Diese geplante Angebotssteigerung, die auf den Markt kommt, fällt mit wachsenden Bedenken über eine möglicherweise schwächelnde globale Nachfrage aufgrund von Prognosen einer sich verlangsamenden Weltwirtschaft zusammen.

Die Kombination aus höherem Angebot und potenziell geringerer Nachfrage erzeugt klassischen Abwärtsdruck auf die Preise.

Wo sich die Ölpreise einpendeln könnten: Expertenmeinungen

Marktanalysten glauben, dass die Preise weiter fallen könnten, bevor sie einen Boden erreichen.

„Die Lösung für niedrige Preise sind niedrige Preise“, bemerkte Rob Thummel, Senior Portfolio Manager bei Tortoise Capital, gegenüber Business Insider.

Er argumentiert, dass anhaltend niedrige Preise die weniger effizienten Produzenten schließlich zum Rückzug zwingen, wodurch das Angebot sinkt und sich die Preise erholen können.

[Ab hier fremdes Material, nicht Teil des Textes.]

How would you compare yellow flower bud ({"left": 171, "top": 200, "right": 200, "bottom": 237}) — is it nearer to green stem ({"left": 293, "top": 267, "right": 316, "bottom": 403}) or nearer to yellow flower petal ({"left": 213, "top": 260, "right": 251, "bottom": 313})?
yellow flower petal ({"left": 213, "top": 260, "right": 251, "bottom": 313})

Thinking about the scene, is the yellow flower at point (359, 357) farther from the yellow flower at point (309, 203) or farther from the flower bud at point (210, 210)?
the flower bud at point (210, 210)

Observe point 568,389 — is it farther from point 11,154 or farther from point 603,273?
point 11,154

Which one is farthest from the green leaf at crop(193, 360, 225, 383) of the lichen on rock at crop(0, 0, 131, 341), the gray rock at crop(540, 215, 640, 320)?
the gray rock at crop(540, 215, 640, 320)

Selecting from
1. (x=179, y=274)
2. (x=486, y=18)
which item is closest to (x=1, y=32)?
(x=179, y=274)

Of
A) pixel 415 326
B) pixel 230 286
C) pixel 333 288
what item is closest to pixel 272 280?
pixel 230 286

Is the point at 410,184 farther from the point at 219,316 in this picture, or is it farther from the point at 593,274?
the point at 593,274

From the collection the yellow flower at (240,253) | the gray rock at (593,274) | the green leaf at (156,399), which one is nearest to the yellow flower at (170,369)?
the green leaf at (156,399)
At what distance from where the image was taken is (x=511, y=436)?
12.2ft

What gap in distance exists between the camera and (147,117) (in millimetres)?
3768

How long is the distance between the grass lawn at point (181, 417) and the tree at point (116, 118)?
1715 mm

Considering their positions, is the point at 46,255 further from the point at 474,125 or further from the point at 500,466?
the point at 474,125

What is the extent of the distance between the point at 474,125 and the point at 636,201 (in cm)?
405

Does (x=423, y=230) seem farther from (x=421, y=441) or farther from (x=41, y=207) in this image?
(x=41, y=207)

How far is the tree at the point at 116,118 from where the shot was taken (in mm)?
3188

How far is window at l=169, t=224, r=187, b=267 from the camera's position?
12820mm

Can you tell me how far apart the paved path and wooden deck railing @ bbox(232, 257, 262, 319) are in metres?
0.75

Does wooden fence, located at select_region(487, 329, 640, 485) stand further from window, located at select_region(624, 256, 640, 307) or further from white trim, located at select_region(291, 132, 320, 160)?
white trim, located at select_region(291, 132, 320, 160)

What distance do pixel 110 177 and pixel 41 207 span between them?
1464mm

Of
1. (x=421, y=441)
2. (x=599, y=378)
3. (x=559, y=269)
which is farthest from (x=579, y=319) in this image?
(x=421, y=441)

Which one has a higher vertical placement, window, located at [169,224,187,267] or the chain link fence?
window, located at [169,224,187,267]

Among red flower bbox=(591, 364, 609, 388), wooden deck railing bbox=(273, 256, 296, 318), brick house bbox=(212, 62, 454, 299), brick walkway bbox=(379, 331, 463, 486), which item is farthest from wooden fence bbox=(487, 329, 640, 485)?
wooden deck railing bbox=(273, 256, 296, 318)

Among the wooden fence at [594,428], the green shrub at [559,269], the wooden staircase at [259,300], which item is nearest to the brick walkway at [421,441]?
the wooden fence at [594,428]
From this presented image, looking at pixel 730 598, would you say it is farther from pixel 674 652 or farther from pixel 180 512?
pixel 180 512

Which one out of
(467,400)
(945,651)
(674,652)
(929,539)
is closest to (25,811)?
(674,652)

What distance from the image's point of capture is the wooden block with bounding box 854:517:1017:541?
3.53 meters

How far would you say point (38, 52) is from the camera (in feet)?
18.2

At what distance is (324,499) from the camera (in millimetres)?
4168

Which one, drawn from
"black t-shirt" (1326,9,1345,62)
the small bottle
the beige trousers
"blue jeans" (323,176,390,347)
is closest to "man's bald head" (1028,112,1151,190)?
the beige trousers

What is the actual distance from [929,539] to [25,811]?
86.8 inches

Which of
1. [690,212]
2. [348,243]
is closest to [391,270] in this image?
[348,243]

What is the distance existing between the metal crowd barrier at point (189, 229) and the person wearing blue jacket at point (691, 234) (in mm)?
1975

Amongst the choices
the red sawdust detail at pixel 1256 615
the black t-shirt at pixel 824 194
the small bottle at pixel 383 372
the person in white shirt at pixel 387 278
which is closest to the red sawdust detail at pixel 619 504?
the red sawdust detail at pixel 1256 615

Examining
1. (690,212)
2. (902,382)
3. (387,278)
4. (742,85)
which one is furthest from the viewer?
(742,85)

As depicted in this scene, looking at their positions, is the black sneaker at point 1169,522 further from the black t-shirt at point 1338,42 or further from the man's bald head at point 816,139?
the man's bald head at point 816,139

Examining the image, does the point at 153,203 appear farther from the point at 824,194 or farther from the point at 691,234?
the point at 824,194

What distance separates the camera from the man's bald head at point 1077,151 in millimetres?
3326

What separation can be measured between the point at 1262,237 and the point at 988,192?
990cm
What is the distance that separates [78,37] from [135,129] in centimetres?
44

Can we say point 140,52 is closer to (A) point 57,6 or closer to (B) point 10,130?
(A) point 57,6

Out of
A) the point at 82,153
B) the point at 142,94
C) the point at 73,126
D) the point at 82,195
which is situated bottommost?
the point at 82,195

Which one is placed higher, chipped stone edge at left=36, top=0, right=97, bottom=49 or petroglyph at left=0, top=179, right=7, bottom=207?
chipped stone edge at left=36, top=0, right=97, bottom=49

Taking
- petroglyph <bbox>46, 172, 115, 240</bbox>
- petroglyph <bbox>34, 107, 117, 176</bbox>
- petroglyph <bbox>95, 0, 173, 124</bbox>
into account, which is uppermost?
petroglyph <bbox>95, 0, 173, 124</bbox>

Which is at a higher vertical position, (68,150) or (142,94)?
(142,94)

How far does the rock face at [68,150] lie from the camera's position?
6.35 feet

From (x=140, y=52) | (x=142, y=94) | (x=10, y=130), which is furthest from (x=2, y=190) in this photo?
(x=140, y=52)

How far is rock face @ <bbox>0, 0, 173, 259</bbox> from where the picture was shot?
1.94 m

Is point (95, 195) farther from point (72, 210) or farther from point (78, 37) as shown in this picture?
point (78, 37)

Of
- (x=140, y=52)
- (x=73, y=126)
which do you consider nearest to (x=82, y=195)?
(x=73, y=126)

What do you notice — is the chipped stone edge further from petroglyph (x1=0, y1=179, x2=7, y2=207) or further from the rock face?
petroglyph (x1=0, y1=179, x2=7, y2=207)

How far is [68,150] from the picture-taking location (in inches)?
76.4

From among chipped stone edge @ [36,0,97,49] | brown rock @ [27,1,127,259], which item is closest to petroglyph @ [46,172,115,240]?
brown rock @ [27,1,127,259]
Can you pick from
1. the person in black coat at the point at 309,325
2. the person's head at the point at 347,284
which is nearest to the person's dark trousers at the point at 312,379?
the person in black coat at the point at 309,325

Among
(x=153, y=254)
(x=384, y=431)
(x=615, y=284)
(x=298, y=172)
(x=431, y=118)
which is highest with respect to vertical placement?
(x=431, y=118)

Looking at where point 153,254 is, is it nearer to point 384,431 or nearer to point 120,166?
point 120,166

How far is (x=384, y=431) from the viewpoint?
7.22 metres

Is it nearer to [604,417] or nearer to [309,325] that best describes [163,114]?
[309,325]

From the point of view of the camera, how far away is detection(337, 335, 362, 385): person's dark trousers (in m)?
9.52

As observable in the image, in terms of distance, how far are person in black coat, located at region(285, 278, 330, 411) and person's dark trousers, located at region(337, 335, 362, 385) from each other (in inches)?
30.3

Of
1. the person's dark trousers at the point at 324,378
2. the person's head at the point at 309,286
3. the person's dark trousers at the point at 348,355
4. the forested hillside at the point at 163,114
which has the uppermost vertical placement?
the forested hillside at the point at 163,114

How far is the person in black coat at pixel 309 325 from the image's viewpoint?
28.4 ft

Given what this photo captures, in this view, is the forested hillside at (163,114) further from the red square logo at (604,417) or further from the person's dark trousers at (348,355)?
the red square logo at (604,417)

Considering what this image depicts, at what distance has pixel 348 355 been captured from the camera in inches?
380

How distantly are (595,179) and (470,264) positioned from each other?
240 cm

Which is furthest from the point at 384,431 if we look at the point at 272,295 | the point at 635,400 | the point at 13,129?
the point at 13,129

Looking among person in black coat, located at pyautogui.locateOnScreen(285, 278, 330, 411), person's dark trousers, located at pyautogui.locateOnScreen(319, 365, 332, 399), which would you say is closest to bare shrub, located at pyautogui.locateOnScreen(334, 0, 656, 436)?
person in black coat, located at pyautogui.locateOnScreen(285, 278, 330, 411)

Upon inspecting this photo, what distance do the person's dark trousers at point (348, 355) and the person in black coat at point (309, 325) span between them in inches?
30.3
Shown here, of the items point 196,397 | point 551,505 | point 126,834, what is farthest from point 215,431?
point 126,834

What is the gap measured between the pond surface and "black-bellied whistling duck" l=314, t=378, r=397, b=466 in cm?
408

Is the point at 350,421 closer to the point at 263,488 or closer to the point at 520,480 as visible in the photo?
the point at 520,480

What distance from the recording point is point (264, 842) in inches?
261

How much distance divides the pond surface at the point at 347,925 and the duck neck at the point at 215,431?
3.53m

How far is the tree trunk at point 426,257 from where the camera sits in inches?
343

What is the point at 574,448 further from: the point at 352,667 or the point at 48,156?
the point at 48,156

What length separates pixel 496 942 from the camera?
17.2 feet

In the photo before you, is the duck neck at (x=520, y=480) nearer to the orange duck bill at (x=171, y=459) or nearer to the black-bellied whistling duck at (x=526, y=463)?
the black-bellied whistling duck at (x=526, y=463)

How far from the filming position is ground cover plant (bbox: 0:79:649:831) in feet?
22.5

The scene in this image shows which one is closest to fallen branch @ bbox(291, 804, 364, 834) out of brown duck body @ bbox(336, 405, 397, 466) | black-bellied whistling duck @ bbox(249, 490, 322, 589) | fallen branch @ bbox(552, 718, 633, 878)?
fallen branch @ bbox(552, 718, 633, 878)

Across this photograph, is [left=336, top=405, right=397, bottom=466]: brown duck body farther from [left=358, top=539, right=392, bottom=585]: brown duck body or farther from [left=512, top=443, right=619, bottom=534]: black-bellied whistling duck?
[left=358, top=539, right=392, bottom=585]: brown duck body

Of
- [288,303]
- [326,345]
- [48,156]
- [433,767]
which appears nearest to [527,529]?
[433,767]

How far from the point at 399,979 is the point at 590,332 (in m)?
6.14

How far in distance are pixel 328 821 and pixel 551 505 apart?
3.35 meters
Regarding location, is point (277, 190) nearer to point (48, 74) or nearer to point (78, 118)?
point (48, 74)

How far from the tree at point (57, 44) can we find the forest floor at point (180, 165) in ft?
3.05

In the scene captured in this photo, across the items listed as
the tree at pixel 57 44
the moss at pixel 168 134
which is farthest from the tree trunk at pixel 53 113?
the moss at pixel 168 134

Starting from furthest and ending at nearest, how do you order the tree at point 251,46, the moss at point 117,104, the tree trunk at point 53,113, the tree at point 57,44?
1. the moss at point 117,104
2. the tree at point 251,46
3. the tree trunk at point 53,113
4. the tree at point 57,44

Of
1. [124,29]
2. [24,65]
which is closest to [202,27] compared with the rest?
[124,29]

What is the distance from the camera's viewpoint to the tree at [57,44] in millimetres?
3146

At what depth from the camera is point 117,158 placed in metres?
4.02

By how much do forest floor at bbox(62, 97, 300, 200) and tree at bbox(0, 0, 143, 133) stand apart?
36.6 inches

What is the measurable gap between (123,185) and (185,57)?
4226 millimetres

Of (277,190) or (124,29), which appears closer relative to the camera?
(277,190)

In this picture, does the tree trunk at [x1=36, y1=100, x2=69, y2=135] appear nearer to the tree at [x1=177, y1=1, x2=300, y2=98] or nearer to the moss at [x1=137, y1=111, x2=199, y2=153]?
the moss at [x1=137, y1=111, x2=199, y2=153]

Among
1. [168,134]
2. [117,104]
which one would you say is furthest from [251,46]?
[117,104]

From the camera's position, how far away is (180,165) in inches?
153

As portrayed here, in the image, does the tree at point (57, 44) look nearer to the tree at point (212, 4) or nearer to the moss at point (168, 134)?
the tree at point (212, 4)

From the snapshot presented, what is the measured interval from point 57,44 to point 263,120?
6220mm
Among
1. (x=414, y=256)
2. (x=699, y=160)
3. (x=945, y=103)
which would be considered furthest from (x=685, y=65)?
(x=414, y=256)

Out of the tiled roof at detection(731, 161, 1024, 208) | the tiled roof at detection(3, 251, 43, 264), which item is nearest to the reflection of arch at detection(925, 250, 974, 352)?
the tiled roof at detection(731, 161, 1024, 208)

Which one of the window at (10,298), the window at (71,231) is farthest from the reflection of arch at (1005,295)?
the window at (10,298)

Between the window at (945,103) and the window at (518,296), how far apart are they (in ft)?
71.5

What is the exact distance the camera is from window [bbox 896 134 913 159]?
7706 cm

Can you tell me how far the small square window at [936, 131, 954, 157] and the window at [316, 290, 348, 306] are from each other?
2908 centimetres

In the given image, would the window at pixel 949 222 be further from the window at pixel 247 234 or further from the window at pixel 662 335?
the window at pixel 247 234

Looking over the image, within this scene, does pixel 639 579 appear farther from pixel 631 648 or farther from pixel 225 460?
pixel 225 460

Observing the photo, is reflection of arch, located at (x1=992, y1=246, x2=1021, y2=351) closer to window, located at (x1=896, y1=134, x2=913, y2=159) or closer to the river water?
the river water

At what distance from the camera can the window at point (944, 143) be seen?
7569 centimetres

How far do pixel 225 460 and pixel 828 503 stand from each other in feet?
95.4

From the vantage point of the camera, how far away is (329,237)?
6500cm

Thummel erwartet, dass die Ölpreise kurzfristig möglicherweise auf unter 50 Dollar pro Barrel fallen könnten, bevor sie sich später in einer breiteren Spanne von 60 bis 80 Dollar pro Barrel stabilisieren.

Die Wirtschaftlichkeit der Ölförderung stützt diese Ansicht. Für viele Länder wird die Ölförderung unrentabel, wenn die Preise dauerhaft unter 60 Dollar pro Barrel bleiben.

„Der IWF schätzt, dass die für die OPEC-Mitglieder zur Haushaltskonsolidierung benötigten Ölpreise für die meisten Länder, mit Ausnahme der Vereinigten Arabischen Emirate, über 80 Dollar pro Barrel liegen“, bemerkte Thummel.

Längere Phasen niedriger Preise könnten daher zu Produktionskürzungen führen, die letztendlich das Angebot verknappen und den Weg für eine Preiserholung ebnen.

Derzeit deuten die unmittelbaren Aussichten jedoch auf anhaltenden Druck auf die Rohölpreise hin, was sich in erwarteten Einsparungen für amerikanische Autofahrer beim Tanken in diesem Sommer niederschlagen wird.